## Activité 1
Résumez le passage en deux phrases.
## Activité 2
Indiquez si chacune des affirmations suivantes concorde avec le passage, en répondant par oui ou par non et en citant les mots décisifs du passage. (a) Michel Petit cesse d'être actionnaire de l'entreprise. (b) Les 40 premières cuisses ont été mangées en famille. (c) Le site compte aujourd'hui un restaurant.

## Passage à examiner
------------------------

Ce changement s'accompagne aussi du départ du fondateur Michel Petit qui reste néanmoins actionnaire. Il y a 27 ans, c'est en bottes et en salopette qu’il arpentait la cour de sa ferme. Aujourd'hui le site n'a plus grand chose d'agricole : un restaurant, un magasin, des bureaux, un parking et l'homme en costume trois pièces et chaussures cirées, n'a plus vraiment la dégaine d'un cultivateur. "Je me rappelle, les 20 premiers foies gras et les 20 premiers magrets ont été vendus assez facilement mais les 40 cuisses, nous les avons mangées en famille et donc on savait que la semaine suivante, il y avait 40 canards et toute la famille a vite fait l’addition : ça faisait 80 cuisses, parce qu’à l’époque, la cuisse confite était très peu connue".
La petite société va rapidement se développer sur un concept : proposer un foie gras frais alors qu'en 1985 on ne trouve que des conserves en Belgique. Upignac change le goût et attire le consommateur. Jusqu'à devenir numéro un Belge.
"L’entreprise s’est bien développée sur le marché belge et aux Pays-Bas et Luxembourg. Pour l’international un peu plus loin, il y a encore beaucoup à faire et c’est dans ce cadre-là que nous avons pris notre décision".

------------------------

## Extrait de données
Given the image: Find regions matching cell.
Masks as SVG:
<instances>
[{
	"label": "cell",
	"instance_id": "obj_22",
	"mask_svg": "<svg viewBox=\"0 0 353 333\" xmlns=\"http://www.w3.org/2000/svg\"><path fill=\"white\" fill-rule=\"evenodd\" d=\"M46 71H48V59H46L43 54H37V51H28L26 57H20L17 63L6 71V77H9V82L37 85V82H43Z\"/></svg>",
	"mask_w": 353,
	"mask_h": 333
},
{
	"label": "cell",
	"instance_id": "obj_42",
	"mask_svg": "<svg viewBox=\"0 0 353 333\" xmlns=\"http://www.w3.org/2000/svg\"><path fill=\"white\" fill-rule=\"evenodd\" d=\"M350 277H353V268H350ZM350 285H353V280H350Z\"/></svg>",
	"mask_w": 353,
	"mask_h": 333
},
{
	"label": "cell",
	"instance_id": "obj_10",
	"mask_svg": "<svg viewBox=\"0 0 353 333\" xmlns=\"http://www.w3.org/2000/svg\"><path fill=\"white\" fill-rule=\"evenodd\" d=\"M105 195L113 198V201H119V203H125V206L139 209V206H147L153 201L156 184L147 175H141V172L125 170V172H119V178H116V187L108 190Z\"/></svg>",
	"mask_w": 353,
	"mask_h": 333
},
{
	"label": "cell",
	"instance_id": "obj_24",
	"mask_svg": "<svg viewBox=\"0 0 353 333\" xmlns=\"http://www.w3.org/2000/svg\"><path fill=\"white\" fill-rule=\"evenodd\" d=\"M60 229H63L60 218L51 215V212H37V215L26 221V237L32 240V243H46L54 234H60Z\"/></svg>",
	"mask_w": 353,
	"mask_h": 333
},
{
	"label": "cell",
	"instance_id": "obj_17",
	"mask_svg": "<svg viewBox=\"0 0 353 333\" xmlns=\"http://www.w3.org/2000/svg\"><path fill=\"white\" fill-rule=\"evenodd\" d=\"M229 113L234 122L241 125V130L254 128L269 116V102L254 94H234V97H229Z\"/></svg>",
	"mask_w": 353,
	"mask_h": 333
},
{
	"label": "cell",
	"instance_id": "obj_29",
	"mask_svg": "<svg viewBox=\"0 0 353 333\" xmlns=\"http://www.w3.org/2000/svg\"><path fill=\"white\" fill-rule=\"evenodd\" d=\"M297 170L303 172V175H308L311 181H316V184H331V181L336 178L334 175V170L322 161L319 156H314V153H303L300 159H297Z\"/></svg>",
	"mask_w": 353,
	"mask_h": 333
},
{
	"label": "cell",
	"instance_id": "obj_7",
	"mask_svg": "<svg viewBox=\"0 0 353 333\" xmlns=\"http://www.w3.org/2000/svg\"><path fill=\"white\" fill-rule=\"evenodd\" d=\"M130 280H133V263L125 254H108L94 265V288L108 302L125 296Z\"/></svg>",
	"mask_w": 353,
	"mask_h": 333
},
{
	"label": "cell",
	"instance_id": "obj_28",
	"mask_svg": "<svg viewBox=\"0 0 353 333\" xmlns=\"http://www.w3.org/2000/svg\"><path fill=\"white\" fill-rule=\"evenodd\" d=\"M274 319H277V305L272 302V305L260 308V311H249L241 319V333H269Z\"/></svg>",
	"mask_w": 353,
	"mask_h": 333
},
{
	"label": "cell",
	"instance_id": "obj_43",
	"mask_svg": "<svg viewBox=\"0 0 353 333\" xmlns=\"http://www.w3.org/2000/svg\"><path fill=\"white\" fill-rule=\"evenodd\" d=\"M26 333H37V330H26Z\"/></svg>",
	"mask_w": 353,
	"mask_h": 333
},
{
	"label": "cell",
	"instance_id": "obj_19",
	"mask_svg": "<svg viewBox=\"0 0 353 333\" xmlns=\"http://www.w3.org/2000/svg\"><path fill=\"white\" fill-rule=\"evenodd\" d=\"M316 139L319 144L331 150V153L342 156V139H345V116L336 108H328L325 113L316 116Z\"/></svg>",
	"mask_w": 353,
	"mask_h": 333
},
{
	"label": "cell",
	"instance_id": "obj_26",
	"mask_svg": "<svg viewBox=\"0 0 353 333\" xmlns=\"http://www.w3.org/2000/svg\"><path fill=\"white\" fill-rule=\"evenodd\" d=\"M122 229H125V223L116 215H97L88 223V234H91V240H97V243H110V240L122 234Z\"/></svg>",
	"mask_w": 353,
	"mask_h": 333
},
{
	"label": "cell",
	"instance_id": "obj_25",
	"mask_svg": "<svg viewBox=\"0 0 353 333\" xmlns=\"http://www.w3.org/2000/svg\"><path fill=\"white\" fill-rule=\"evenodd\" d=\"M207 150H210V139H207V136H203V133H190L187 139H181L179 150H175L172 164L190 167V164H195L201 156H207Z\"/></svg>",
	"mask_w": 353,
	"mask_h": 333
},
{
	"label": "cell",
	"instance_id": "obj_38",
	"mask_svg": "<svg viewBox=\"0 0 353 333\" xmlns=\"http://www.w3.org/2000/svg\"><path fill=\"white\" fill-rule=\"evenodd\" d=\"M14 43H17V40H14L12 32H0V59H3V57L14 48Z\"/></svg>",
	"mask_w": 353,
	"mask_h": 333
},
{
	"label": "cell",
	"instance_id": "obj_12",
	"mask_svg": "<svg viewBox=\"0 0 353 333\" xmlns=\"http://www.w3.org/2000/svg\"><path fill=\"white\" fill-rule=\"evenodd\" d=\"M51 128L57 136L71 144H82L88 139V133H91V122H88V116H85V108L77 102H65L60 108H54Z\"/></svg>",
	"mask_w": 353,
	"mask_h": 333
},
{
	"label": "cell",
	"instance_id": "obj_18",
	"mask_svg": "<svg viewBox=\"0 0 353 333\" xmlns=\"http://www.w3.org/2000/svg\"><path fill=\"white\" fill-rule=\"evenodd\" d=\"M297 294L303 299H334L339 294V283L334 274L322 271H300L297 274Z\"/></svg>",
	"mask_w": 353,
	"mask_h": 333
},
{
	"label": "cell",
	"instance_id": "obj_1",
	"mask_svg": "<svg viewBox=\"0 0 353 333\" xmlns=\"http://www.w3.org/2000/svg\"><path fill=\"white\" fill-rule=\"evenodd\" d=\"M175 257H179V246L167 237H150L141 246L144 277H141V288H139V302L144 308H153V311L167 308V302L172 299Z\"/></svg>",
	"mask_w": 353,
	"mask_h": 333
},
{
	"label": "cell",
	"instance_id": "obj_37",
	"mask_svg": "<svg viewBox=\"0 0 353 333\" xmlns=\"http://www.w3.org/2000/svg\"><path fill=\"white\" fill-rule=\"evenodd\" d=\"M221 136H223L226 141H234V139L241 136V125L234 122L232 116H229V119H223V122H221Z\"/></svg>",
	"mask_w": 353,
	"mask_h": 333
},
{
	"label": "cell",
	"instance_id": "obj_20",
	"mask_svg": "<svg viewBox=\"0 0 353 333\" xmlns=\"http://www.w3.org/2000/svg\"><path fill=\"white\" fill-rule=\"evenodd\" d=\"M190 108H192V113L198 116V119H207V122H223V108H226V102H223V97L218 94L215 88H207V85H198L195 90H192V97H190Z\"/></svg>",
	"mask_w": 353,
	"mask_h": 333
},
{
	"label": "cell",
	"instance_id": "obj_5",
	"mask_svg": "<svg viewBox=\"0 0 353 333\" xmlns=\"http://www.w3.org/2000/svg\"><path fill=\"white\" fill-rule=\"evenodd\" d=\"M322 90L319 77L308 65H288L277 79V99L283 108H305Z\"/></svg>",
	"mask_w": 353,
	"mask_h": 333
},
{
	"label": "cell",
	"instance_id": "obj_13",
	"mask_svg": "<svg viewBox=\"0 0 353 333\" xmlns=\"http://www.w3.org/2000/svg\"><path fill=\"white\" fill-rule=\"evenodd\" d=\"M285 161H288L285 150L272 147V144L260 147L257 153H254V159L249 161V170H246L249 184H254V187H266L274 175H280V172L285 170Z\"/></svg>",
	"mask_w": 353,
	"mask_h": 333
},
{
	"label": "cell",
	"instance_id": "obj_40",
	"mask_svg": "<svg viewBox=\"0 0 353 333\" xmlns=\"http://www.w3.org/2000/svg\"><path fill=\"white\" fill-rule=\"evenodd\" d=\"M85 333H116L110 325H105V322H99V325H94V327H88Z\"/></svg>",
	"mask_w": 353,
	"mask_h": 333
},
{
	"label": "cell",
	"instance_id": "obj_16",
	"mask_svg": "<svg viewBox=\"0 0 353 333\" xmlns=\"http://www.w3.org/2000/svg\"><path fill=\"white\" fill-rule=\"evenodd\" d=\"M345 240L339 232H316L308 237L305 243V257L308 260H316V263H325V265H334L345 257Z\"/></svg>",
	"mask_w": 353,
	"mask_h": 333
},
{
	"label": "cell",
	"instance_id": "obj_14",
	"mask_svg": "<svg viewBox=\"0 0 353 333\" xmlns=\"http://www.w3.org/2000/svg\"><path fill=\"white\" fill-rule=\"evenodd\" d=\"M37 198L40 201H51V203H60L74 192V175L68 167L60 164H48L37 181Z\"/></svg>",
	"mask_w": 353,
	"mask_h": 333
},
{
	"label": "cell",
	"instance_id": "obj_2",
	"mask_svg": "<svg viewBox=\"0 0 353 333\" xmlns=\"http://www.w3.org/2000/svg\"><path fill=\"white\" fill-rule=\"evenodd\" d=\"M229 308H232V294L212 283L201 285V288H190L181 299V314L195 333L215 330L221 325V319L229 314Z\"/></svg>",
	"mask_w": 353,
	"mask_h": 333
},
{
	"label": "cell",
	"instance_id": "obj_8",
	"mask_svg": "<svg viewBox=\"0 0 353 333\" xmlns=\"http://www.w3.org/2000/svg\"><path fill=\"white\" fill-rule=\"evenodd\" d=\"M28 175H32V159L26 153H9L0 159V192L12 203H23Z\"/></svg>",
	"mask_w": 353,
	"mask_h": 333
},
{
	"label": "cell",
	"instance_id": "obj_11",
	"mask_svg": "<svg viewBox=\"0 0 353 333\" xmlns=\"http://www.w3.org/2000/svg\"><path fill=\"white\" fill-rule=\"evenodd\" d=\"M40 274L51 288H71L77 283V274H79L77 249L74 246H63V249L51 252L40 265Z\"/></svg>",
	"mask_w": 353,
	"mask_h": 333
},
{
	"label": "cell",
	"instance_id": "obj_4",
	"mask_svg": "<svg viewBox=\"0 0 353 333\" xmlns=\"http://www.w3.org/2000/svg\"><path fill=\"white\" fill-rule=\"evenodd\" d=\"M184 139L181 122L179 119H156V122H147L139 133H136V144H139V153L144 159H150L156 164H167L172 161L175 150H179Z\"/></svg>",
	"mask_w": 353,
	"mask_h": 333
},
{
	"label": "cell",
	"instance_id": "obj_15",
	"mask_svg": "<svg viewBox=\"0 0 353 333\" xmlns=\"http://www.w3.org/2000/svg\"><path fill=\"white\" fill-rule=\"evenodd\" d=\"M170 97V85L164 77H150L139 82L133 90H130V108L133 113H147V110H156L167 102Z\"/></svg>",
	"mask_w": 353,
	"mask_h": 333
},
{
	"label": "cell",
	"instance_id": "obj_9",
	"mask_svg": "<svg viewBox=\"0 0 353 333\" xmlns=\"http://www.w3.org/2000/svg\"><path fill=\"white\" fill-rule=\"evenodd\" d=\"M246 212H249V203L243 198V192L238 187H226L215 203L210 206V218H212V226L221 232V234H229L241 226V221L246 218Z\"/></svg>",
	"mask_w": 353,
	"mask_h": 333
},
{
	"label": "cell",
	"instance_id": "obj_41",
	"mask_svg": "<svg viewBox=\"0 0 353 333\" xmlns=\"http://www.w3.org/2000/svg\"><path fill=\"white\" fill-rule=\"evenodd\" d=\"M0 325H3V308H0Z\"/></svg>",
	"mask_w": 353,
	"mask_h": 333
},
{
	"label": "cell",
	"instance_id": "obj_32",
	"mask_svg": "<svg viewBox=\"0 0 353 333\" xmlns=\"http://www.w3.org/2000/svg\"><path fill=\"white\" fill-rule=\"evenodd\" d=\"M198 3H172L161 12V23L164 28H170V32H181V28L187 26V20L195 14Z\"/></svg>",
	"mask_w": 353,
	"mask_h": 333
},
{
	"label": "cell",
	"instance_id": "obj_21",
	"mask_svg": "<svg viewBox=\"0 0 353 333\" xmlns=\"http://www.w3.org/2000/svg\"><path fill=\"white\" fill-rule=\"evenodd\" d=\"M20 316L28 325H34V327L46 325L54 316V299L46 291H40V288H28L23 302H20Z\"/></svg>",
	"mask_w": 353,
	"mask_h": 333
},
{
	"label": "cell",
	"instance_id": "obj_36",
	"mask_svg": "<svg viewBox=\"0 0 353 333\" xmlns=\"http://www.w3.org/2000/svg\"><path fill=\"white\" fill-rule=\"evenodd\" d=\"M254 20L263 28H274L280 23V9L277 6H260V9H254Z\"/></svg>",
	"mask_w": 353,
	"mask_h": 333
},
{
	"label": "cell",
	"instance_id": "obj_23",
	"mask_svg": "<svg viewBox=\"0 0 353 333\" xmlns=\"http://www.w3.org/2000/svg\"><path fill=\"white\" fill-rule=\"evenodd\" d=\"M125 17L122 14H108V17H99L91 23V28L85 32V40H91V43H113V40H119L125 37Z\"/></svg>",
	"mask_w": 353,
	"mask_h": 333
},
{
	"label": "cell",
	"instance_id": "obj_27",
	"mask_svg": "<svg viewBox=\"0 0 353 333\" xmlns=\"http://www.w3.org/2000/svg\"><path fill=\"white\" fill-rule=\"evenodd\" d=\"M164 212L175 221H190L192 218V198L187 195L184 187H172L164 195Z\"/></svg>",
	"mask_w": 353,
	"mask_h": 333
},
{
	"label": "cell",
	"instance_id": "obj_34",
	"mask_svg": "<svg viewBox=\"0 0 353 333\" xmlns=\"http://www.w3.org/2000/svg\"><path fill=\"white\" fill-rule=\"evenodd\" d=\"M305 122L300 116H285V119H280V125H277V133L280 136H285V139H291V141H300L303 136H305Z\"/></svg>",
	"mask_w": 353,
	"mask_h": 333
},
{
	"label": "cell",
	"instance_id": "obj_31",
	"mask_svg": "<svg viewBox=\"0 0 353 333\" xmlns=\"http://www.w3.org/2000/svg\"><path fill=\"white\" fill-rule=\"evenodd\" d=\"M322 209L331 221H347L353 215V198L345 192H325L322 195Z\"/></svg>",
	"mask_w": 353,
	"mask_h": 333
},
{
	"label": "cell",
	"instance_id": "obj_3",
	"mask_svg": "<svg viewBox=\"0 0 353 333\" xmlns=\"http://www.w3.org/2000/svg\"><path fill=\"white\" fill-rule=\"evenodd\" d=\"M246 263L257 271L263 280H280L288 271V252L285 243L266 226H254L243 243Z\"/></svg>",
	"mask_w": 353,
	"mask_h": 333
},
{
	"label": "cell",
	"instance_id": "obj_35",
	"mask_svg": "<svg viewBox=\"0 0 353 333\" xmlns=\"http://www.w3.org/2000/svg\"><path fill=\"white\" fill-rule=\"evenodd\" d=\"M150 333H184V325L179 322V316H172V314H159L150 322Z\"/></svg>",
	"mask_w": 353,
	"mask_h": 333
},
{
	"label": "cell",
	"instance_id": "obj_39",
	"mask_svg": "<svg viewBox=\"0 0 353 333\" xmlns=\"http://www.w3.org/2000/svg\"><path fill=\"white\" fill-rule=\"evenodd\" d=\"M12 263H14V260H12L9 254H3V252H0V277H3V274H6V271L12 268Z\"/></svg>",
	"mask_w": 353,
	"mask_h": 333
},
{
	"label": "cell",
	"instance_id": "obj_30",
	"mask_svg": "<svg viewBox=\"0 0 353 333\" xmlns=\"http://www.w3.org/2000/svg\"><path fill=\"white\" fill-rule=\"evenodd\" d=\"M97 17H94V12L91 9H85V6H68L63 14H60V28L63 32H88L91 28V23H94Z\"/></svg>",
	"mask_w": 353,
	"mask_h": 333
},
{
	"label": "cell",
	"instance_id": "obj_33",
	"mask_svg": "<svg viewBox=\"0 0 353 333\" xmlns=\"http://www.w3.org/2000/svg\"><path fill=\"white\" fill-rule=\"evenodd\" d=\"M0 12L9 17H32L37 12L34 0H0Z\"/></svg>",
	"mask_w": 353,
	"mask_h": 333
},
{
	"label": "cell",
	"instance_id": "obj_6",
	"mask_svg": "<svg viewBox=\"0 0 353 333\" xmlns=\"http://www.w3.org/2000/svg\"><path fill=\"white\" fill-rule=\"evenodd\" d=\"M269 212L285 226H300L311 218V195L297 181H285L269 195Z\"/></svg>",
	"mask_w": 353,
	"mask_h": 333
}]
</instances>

------------------------

## Solution 1
Le fondateur Michel Petit quitte l'entreprise tout en restant actionnaire, et la ferme qu'il arpentait il y a 27 ans accueille désormais un restaurant, un magasin, des bureaux et un parking. La société est devenue numéro un belge en proposant un foie gras frais à une époque où l'on ne trouvait que des conserves en Belgique, et la décision a été prise parce qu'il reste beaucoup à faire à l'international.

## Solution 2
(a) Non : « qui reste néanmoins actionnaire ».
(b) Oui : « les 40 cuisses, nous les avons mangées en famille ».
(c) Oui : « un restaurant, un magasin, des bureaux, un parking ».